__How to complete this task__: Each line below that holds the word "Poster" counts once. Say how many such lines there are, and no more.

__Data excerpts__:

· · · · ·

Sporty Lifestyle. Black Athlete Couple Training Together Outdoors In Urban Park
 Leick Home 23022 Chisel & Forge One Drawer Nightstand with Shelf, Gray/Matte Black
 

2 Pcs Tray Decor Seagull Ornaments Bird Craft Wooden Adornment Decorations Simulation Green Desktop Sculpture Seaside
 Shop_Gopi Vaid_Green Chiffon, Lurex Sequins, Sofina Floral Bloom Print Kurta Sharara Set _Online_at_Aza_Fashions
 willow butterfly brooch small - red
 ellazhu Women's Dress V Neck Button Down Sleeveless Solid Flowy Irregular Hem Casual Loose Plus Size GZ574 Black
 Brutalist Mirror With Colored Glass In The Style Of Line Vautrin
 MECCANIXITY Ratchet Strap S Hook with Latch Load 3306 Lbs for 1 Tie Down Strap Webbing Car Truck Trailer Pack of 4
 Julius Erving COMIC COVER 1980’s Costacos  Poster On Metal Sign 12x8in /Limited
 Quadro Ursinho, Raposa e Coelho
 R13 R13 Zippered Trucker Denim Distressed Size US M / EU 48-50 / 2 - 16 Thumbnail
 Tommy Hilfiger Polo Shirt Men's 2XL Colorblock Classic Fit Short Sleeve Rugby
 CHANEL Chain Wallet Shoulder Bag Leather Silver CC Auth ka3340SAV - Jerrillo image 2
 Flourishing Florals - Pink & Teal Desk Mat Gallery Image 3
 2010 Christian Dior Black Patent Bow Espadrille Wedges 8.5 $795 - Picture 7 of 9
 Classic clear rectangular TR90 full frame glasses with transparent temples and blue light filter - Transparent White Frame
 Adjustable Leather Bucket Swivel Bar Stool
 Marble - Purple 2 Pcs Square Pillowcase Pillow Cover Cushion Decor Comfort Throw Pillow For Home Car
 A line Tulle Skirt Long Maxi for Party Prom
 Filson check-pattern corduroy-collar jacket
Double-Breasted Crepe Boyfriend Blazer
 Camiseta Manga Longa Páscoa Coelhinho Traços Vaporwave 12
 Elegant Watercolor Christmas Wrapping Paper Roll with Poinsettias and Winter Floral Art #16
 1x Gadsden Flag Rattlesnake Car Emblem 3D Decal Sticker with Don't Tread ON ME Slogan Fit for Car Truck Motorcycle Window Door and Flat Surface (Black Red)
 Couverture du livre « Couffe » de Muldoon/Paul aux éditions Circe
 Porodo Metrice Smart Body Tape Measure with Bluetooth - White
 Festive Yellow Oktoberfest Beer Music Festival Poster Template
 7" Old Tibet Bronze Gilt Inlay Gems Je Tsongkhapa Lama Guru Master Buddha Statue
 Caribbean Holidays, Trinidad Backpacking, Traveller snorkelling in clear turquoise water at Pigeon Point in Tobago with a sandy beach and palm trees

· · · · ·

__Solution to this task__: 2